Vietnam War books capture essence of controversial conflict
Vietnam War books capture essence of controversial conflict
On Jan. 30, 1968, the Viet Cong and North Vietnamese Army launched a wave of surprise attacks throughout South Vietnam.
Known as the Tet Offensive, it ended in a major military defeat for the North. Fifty years later, the anniversary offers an appropriate time to examine Vietnam War titles published as part of the AUSA Book Program.
Mark Bowden, bestselling author of Hue 1968 and Black Hawk Down, recently shared high praise for AUSA’s The Lost Battalion of Tet: Breakout of the 2/12th Cavalry at Hue by Charles A. Krohn.
Bowden said, “The Lost Battalion is the best book written about the U.S. Army’s involvement in The Battle of Hue, and one that I found invaluable in crafting my own book on the bloodiest single battle of the Vietnam War. Krohn’s firsthand account of his battalion’s ordeal in the rice paddies northwest of the city is gripping, tragic, and ultimately heroic.”
Krohn, a retired lieutenant colonel who was an Army captain at the time, is proud of the story and “humbled” that Bowden “included our battalion in his literary masterwork.”
Moving from Hue to the Mekong River Delta, The 9th Infantry Division: Unparalleled and Unequaled details the fight against the Viet Cong in the South.
Retired Maj. Gen. Ira A. Hunt, Jr., then a colonel and division chief of staff, describes how they used “all-source intelligence coupled with aggressive night and day tactical operations” to protect the local people as part of the pacification program.
The late Gen. Jack N. Merritt, a former AUSA president, noted that “the book provides fascinating insights into the counterinsurgency war . . . lead[ing] one to understand the successes of the U.S. Army that many thought impossible.”
Others came away with a different understanding of Tet. Retired Col. William Haponski, author of An Idea, and Bullets: A Rice Roots Exploration of Why No French, American, or South Vietnamese General Could Ever Have Brought Victory in Vietnam, felt that “the scars of Tet ’68 were everywhere.”
In his view, “we succeeded in combat, but despite our best efforts we fell short in pacification, and sadly, Vietnamization never had a chance.”
Retired Lt.

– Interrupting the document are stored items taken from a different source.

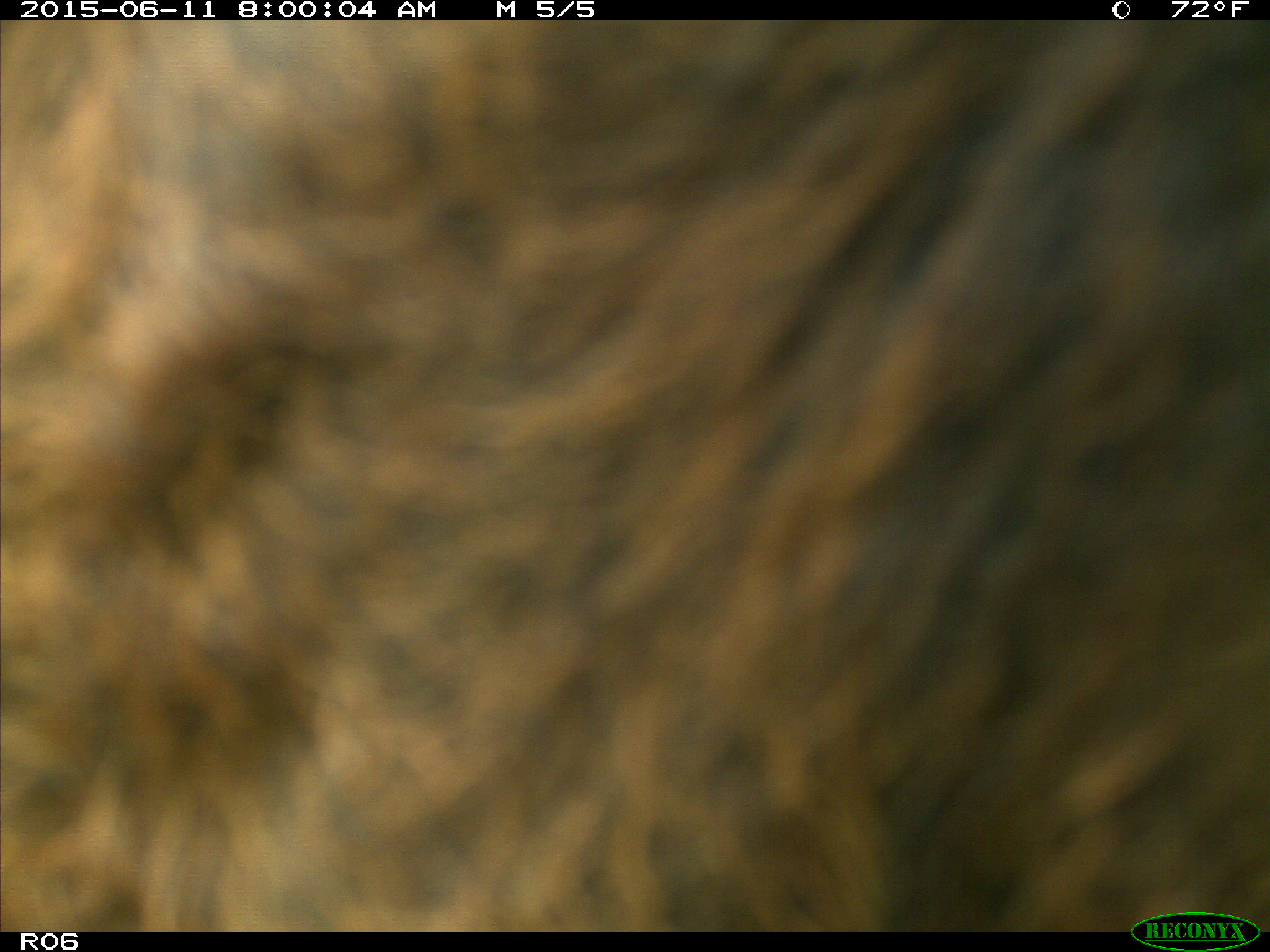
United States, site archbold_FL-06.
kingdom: Animalia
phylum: Chordata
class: Mammalia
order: Artiodactyla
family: Bovidae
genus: Bos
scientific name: Bos taurus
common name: domestic cow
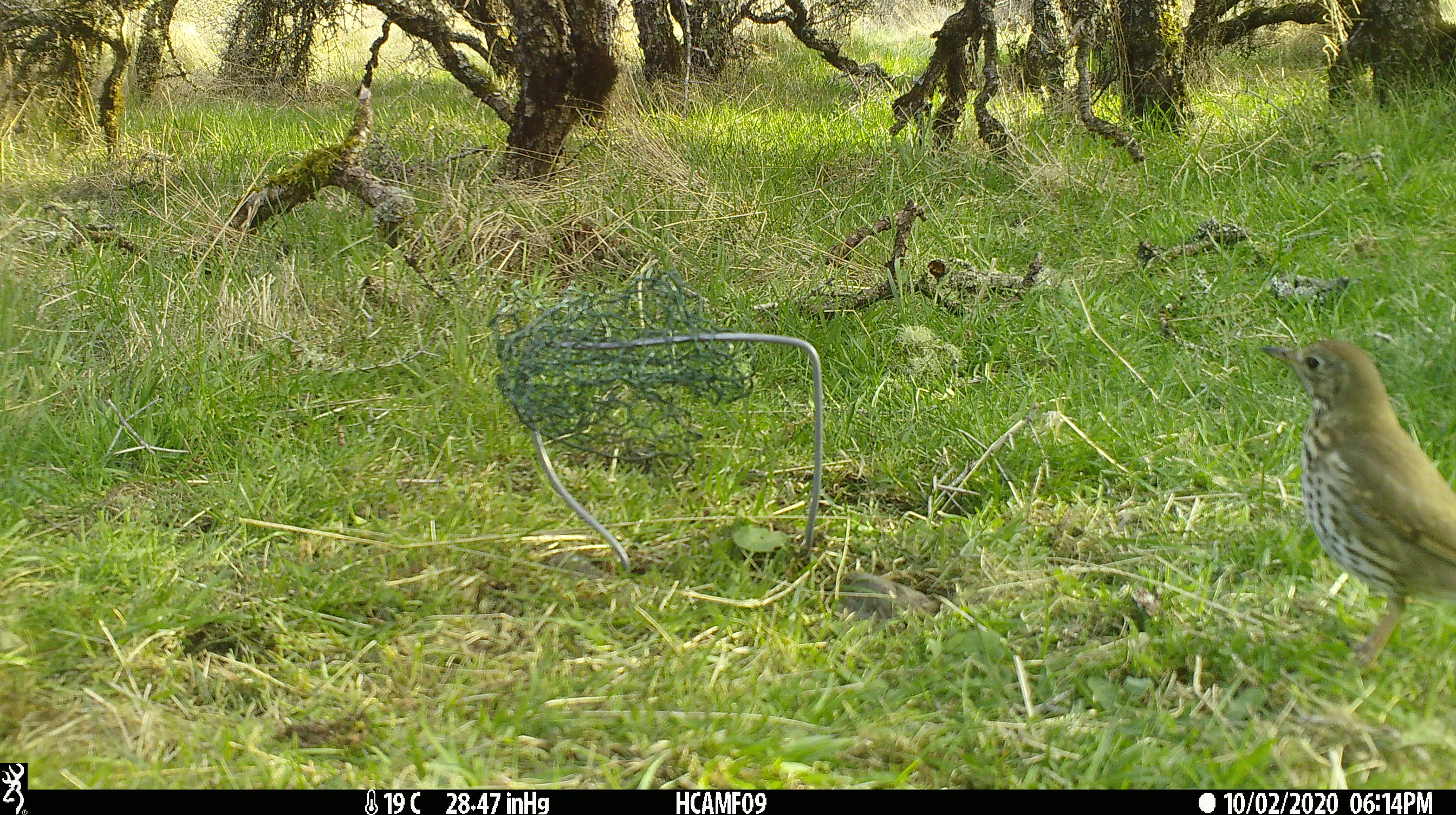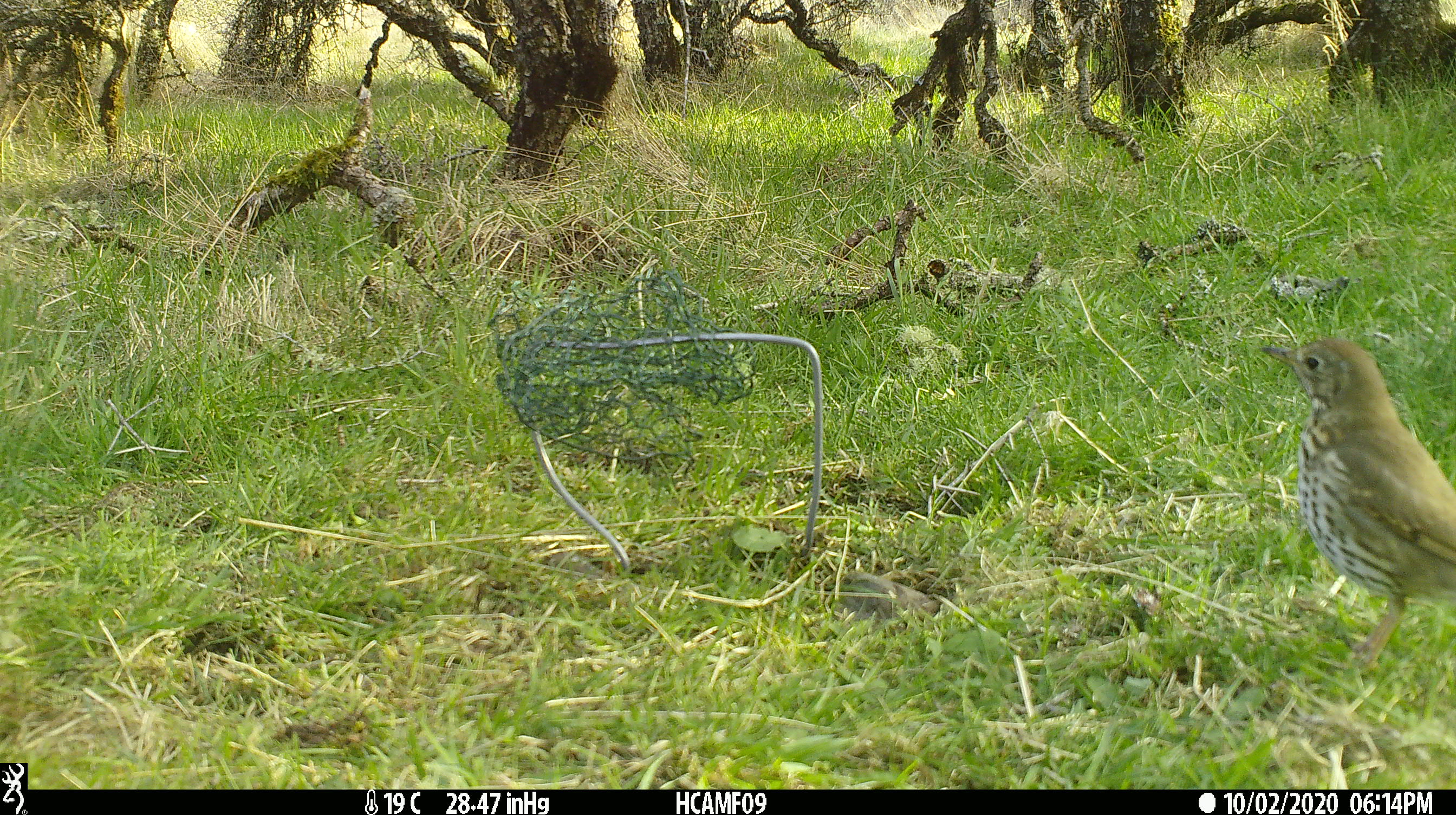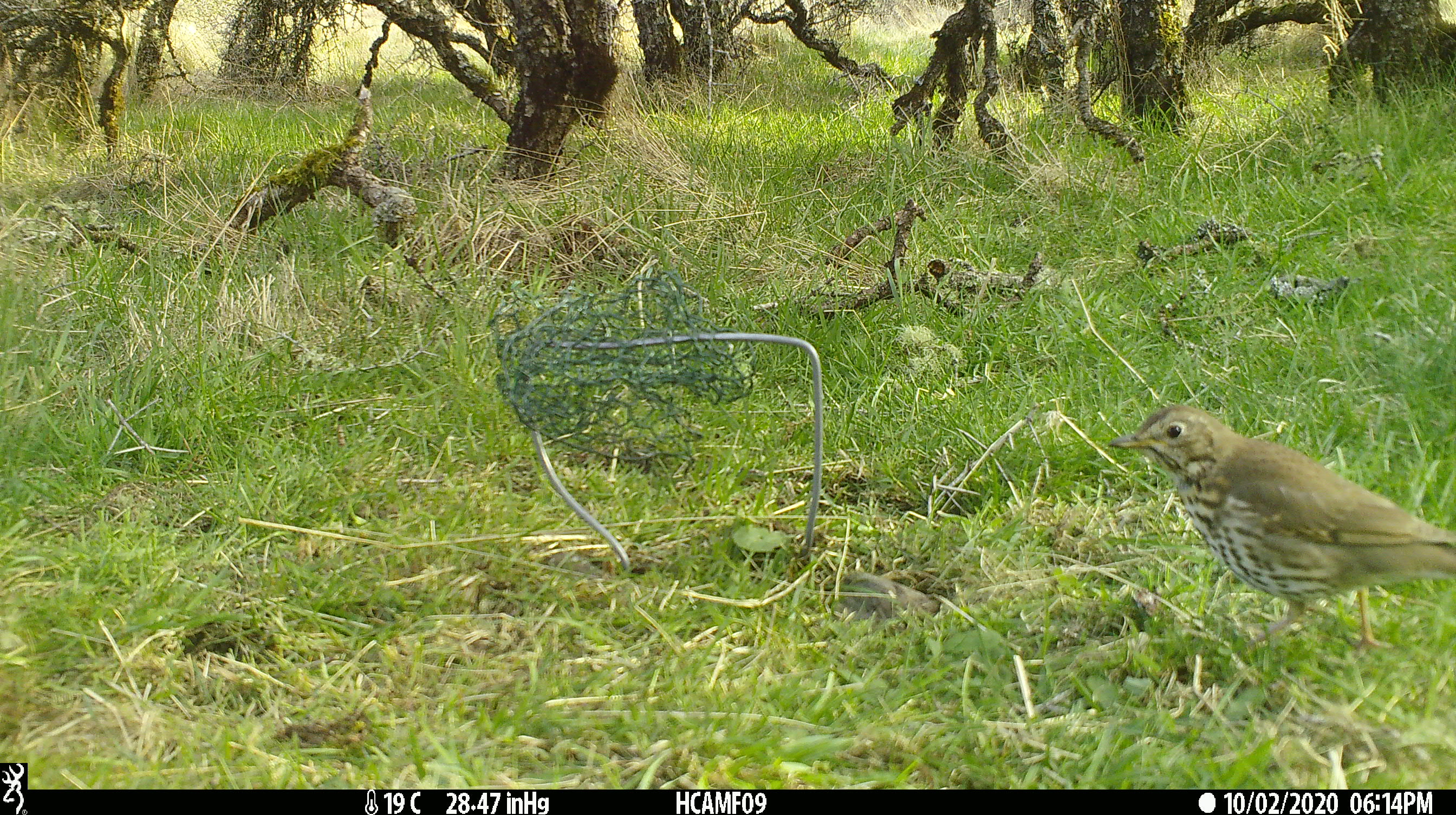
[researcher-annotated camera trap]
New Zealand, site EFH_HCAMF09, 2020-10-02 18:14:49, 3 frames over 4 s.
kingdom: Animalia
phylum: Chordata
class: Aves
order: Passeriformes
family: Turdidae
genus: Turdus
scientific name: Turdus philomelos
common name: song thrush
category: thrush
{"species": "thrush (song thrush) (Turdus philomelos)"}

Col. Lewis Sorley has a different perspective: “Tet turned out to be highly advantageous for the South Vietnamese (and the Americans) for a reason seldom mentioned. It precipitated the long overdue and desperately needed replacement of Gen. [William C.] Westmoreland as U.S. commander in Vietnam.”
Sorley’s Thunderbolt, a biography of Westmoreland’s replacement, Gen. Creighton Abrams, was a very early addition to the AUSA Book Program.
Responses to Tet were not always visible to the public. The Military Assistance Command, Vietnam Studies and Observations Group (MACVSOG) was a highly classified unit consisting of Army Special Forces, Navy SEALs, Marine Force Reconnaissance units, the Air Force, and the CIA.
In Black Ops Vietnam: The Operations History of MACVSOG, Robert M. Gillespie tells the tale of their clandestine work during Tet and other events in Vietnam, ranging from the Gulf of Tonkin incident to the Son Tay POW raid.
Of course, the Vietnam War involved far more than Tet, and AUSA books reflect the full range of the conflict with titles such as Danger’s Dragoons: The Armored Cavalry Task Force of The Big Red One in Vietnam, 1969; Team 19 in Vietnam: An Australian Soldier at War; and Kontum: The Battle to Save South Vietnam.